**Document excerpt:**
↓

## Training a CNN for Image Classification (vs the fully connected NN)
### Working with the MNIST dataset ~ The *Hello World* of Machine Learning

This notebook is identical to [01_train_mnist_classifier_simple_NN.ipynb](01_train_mnist_classifier_simple_NN.ipynb), except for the model's architecture.

Due to the similarities of the two notebooks, here I only provide the absolute necessary steps through which one needs to go through. 

### Imports

In [None]:
import numpy as np
import matplotlib.pyplot as plt
import pathlib
from PIL import Image

import torch
from torch import nn
import torchvision as tv
from torch.utils.data import DataLoader
import torchvision.datasets as datasets 
from torchvision.transforms import v2

In [None]:
# Get cpu, gpu or mps device for training

device = (
    "cuda"
    if torch.cuda.is_available()
    else "mps"
    if torch.backends.mps.is_available()
    else "cpu"
)
print(f"Using {device} device")

In [None]:
# Create your directory structure for your datasets and models

data_dir = pathlib.Path("datasets")
data_dir.mkdir(exist_ok=True)

models_dir = pathlib.Path("models")
models_dir.mkdir(exist_ok=True)

model_name = "mnist_cnn" # change when working with other datasets

mnist_dir = models_dir / model_name
mnist_dir.mkdir(exist_ok=True)

### Data Processing ~ Image Transformations

In [None]:
transforms = v2.Compose([
    v2.ToImage(),                         # an updated version of the older conversion .ToTensor()
    v2.ToDtype(torch.float32, scale=True) # scales the pixel values from [0, 255] to [0.0, 1.0]
])

train_data = datasets.MNIST(
    root=data_dir,
    train=True,
    download=True,
    transform=transforms,
)

test_data = datasets.MNIST(
    root=data_dir,
    train=False,
    download=True,
    transform=transforms,
)

### Observing our Data

In [None]:
print(train_data.data.shape, train_data.targets.shape)

↑

**Set problem 1:**
In the MNIST notebook, what does the ToDtype step do to the pixel values?
**Set problem 2:**
Decide whether each statement agrees with the MNIST notebook, answering yes or no and quoting the deciding words: (a) The notebook matches 01_train_mnist_classifier_simple_NN.ipynb apart from the model's architecture. (b) The training data is loaded without downloading it. (c) The model name is set to "mnist_cnn".
**Set problem 3:**
Write out the part of the MNIST notebook starting with "This notebook is" and going on through "the model's architecture.".

**Dataset:**
↓

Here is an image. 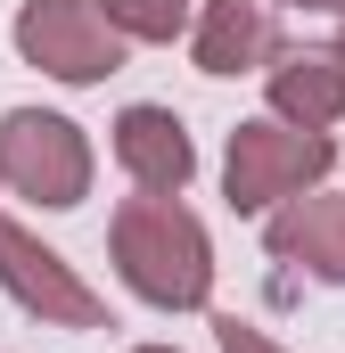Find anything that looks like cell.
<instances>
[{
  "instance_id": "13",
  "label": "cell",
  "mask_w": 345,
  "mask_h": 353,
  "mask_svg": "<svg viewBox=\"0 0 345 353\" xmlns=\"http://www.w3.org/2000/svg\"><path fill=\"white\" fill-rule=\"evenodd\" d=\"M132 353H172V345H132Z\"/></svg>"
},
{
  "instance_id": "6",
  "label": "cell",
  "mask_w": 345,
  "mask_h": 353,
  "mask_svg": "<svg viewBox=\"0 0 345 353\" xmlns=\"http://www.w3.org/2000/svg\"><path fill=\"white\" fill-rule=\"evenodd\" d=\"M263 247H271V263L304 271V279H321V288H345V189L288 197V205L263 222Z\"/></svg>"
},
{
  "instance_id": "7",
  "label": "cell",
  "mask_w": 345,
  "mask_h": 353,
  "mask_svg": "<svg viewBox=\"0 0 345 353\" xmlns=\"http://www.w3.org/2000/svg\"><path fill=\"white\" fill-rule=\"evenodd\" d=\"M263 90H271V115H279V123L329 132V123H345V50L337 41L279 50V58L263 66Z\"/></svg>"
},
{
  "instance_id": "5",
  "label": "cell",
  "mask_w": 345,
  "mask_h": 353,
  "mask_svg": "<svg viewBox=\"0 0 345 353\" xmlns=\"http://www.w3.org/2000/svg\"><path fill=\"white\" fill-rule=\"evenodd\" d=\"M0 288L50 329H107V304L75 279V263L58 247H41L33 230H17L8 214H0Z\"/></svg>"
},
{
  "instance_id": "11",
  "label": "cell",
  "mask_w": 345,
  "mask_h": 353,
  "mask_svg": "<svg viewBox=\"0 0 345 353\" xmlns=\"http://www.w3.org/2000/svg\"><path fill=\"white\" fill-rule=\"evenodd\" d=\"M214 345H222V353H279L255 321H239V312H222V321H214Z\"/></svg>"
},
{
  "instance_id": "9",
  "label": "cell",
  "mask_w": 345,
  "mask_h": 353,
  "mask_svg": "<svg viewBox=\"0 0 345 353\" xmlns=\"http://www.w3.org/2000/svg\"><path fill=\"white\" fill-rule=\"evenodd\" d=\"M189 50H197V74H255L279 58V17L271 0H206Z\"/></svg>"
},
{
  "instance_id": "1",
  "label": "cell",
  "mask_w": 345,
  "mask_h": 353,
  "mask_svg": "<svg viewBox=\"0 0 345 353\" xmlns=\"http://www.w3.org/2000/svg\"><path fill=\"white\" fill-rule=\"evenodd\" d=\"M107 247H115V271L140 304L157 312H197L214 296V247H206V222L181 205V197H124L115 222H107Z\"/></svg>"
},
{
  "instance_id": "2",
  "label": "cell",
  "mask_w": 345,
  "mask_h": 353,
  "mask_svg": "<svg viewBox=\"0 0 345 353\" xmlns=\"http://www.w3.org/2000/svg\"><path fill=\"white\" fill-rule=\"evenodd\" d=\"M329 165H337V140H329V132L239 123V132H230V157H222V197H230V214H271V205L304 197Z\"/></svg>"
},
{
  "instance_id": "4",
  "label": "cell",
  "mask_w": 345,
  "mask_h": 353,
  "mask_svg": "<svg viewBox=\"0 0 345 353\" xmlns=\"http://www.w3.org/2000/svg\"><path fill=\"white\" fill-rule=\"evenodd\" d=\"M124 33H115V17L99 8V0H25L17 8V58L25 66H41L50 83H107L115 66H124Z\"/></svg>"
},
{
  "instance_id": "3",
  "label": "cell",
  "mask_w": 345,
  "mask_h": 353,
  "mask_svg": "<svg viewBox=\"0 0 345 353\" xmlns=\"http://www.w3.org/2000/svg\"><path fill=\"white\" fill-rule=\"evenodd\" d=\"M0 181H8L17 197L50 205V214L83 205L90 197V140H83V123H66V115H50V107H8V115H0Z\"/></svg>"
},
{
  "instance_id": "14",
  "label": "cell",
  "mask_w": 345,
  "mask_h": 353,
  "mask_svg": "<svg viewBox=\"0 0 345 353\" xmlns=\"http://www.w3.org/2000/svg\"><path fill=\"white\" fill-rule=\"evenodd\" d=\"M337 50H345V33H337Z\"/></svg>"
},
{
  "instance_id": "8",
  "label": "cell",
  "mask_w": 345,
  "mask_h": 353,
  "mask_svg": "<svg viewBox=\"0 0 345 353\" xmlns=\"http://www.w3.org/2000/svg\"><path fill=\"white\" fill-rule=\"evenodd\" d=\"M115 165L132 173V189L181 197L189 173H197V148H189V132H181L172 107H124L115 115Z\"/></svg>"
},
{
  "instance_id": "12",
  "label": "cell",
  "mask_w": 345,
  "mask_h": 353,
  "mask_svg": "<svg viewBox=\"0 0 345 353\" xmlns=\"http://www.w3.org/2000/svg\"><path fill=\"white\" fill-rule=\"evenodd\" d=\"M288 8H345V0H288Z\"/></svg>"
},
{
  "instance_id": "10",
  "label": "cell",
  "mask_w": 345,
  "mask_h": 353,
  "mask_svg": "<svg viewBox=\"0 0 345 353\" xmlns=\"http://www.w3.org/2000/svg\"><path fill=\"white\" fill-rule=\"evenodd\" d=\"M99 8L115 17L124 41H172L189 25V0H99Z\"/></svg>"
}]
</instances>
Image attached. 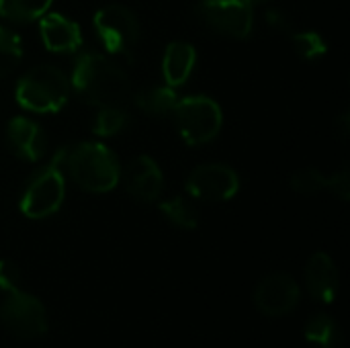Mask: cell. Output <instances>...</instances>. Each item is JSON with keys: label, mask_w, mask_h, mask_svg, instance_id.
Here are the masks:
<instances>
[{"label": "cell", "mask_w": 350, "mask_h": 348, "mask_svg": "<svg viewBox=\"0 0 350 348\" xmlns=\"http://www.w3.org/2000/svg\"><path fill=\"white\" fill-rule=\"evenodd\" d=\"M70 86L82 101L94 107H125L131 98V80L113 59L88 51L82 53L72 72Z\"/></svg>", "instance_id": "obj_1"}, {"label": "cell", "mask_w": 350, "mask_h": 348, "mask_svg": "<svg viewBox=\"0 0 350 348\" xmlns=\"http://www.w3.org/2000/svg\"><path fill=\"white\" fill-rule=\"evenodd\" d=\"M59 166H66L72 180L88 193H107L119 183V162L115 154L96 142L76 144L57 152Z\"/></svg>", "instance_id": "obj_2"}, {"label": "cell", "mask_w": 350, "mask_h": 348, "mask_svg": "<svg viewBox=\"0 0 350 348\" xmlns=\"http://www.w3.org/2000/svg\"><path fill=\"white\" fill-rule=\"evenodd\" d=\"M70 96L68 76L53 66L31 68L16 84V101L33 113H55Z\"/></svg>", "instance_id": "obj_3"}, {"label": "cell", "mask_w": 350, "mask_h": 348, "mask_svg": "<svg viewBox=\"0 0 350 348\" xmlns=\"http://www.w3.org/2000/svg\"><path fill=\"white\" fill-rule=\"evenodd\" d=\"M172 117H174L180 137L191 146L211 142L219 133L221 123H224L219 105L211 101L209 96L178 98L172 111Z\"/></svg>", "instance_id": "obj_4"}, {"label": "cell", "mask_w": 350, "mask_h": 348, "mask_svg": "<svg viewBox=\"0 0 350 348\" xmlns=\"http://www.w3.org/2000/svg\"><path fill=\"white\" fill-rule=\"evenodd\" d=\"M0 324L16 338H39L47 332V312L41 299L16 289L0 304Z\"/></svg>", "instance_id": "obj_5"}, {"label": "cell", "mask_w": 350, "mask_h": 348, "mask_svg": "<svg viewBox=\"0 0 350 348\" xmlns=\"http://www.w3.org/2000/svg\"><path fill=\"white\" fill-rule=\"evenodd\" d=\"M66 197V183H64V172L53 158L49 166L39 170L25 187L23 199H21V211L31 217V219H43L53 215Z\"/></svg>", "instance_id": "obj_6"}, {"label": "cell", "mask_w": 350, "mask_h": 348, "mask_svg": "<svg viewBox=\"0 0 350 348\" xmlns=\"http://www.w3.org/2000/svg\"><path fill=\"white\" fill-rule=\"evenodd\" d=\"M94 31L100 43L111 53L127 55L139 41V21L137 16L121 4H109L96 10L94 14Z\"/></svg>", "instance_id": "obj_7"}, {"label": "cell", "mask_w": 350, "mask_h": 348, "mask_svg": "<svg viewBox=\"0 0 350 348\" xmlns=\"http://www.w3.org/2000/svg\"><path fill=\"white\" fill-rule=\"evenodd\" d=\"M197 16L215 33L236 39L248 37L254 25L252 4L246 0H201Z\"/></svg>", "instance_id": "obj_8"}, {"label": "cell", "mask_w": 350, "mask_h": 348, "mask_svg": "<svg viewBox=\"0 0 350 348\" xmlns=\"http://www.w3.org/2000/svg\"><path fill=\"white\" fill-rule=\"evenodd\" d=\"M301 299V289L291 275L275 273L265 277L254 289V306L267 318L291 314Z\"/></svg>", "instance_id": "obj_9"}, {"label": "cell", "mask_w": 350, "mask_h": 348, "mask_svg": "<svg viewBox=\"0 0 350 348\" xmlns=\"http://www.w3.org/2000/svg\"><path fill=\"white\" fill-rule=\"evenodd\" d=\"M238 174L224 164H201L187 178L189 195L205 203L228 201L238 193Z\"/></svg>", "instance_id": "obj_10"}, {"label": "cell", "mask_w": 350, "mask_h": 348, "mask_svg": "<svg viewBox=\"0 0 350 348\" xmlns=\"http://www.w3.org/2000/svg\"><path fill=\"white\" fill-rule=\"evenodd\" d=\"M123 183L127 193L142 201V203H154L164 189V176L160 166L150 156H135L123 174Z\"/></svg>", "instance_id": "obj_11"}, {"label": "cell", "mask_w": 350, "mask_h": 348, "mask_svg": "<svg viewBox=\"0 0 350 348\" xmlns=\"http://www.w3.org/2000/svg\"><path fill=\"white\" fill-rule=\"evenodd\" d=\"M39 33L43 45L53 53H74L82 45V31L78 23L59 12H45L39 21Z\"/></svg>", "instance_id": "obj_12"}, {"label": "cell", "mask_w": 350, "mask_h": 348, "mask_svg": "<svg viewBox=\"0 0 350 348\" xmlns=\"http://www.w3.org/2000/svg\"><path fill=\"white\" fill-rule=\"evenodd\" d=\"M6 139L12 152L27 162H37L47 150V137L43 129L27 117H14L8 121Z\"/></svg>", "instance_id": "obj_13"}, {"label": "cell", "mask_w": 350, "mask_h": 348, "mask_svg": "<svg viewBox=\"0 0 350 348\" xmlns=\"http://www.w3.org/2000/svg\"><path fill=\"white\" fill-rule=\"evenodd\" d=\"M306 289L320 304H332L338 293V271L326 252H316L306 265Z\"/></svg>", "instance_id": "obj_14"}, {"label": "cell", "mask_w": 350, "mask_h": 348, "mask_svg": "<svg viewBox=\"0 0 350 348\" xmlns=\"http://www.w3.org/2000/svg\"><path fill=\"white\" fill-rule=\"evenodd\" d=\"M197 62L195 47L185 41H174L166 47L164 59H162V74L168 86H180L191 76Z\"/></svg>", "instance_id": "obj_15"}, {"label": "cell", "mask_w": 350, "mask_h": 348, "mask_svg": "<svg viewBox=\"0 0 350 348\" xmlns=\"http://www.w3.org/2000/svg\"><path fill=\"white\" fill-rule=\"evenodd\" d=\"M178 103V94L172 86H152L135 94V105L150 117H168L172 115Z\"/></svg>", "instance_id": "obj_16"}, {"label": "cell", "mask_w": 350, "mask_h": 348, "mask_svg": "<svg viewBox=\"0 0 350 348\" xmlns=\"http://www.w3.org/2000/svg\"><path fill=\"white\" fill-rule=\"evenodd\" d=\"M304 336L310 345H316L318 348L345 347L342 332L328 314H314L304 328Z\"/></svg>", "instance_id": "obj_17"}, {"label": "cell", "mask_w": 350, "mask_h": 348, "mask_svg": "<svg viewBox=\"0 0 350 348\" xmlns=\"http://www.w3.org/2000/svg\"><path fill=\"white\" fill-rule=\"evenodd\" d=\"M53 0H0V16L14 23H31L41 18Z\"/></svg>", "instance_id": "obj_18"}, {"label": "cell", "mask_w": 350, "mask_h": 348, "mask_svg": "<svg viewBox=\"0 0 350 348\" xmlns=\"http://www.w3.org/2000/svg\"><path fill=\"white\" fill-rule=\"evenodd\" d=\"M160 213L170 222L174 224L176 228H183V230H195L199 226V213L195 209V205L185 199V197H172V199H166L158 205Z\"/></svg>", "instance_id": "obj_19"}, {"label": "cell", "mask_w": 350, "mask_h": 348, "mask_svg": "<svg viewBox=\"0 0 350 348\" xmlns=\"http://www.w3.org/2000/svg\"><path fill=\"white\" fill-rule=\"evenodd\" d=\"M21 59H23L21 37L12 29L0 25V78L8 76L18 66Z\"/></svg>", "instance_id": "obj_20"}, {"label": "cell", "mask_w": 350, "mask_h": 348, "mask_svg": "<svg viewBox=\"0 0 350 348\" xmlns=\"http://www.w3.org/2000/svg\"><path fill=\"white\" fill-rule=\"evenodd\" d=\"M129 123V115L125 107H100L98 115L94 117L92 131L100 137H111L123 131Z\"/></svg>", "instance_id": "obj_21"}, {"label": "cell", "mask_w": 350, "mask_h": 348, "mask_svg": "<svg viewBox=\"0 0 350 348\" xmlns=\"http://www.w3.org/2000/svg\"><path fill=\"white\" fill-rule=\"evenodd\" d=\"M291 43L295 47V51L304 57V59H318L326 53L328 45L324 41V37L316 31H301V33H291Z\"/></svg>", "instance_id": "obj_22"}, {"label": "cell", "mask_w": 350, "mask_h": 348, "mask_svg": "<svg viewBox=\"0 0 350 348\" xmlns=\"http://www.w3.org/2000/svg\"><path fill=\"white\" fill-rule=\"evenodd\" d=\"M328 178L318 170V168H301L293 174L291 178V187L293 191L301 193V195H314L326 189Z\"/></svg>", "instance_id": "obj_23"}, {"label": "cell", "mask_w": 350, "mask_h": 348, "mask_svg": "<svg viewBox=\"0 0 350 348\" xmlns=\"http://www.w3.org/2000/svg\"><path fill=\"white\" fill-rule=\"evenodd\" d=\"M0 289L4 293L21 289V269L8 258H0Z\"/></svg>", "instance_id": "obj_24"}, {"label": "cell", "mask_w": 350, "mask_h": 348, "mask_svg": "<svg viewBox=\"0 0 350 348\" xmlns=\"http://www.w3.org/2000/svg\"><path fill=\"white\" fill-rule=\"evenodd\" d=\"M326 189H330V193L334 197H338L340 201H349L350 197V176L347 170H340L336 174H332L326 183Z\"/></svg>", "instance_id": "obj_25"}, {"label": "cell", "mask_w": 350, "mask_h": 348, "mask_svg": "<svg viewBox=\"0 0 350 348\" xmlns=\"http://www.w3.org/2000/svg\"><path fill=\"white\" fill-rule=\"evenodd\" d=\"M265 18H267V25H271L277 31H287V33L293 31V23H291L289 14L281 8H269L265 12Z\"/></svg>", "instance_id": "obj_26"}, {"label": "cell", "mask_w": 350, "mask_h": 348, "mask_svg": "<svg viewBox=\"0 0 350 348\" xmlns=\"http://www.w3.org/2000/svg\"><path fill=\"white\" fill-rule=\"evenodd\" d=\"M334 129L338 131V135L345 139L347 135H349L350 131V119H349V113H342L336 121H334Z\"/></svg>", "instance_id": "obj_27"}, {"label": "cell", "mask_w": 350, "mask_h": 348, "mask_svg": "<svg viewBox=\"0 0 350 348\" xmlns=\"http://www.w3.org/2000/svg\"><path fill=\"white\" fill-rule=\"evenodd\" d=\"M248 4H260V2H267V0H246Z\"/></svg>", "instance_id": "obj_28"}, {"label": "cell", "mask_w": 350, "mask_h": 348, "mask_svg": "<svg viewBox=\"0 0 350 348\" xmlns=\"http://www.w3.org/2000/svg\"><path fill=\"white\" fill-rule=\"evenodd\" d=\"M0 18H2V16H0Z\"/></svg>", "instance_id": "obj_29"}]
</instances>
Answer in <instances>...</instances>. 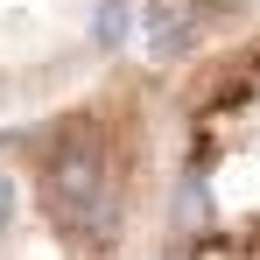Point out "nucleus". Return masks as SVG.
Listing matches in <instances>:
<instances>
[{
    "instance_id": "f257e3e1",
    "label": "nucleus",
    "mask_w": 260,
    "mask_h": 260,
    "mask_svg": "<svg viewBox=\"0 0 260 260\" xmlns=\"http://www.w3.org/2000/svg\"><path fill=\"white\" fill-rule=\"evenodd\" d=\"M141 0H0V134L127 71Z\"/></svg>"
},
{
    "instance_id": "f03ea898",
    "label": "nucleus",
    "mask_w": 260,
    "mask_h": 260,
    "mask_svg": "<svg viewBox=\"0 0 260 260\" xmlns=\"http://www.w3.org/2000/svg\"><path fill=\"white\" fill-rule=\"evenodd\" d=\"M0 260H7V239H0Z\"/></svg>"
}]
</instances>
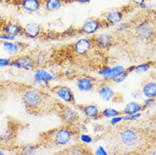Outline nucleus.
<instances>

↑

**Output 1:**
It scales them from [0, 255] to [0.0, 1.0].

**Output 2:**
(a) Yes: "except for the model's architecture"
(b) No: "download=True,"
(c) Yes: "model_name = "mnist_cnn""

**Output 3:**
This notebook is identical to [01_train_mnist_classifier_simple_NN.ipynb](01_train_mnist_classifier_simple_NN.ipynb), except for the model's architecture.